◆ Written problem
Reproduce verbatim the stretch from "This is an attempt" through "in other components/places." in the thread below on the proposed Symfony cache component.

◆ Text segment
________________
[RFC][WIP][2.3] Cache Component #5902

dlsniper · 2012-11-03T20:22:09Z

Bug fix: no
Feature addition: yes
Backwards compatibility break: no
Symfony2 tests pass: yes
Fixes the following tickets: #1513, #3211
License of the code: MIT
Documentation PR: ~
Todo:

feedback from GH;
implement more features for namespaces;
implement a tagging mechanism;
add more tests;
implement more caching drivers;
add create documentation PR for the component;
fix any CS break;
optimizations?

Hello,

This is an attempt to implement a much needed component in Symfony, hence the Request For Comments status.

After reading and the thinking about this for the past weeks and knowing the previous discussions about the possible implementation of such a feature I've decided to make something as simple as possible while still allowing for flexibility to extend it as one might see fit.

One could argue that I'm missing cache namespaces, caching locking and so on, but those are subject to discussion / implementation.

I'll try and add the remaining things from the TODO list in the specified order.

Also keep in mind that this is only the component, I've split the bundle into a separate PR to maintain the feedback separated., see #5903. Also, if it's decided, I'll create a new PR for the implementation of the component in other components/places.

At least for now I don't care about coding style breaks and so on, I think it's the least important thing right now (don't worry, I'll fix everything, if anything, before merging), so please don't comment about it!

As a last thing, I really want to finish this in time for 2.2 release/feature freeze so if you want to help me out, any and all PRs are welcomed.

Thank you!

stof · 2012-11-03T21:29:27Z

This does not fixes #3211 at all as it does not take this discussion into account at all.

dlsniper · 2012-11-03T21:45:14Z

Hi @stof it's a WIP for the moment, I have taken the talk into consideration but since the original author of it doesn't have time nor anyone else jumped with PRs there or meanwhile, it will take a while to take all that into consideration and write all the code around that. Now that I have the bundle working the rest of the component should be done faster as I wanted first to have the user perspective into account as well.

stof · 2012-11-03T21:56:09Z

src/Symfony/Component/Cache/Cache.php

+        } else {
+            $this->instances[$driver][$instanceName] = new $this->drivers[$driver]($configuration);
+
+            $result = $this->instances[$driver][$instanceName];


This would make it return adriver instance, not an integer or a boolean

I'm not sure who to make this as if you want the cache to be managed by the code then you need to get the cache instance but if you already know your instance name then there's no point in returning it, right? Or should I make it return it just for the sake of consistency?
________________
◆ Dataset excerpt
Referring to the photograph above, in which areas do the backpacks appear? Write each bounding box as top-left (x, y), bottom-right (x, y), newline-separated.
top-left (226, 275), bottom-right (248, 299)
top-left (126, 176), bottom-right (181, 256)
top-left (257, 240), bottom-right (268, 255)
________________
◆ Response to this task
This is an attempt to implement a much needed component in Symfony, hence the Request For Comments status.

After reading and the thinking about this for the past weeks and knowing the previous discussions about the possible implementation of such a feature I've decided to make something as simple as possible while still allowing for flexibility to extend it as one might see fit.

One could argue that I'm missing cache namespaces, caching locking and so on, but those are subject to discussion / implementation.

I'll try and add the remaining things from the TODO list in the specified order.

Also keep in mind that this is only the component, I've split the bundle into a separate PR to maintain the feedback separated., see #5903. Also, if it's decided, I'll create a new PR for the implementation of the component in other components/places.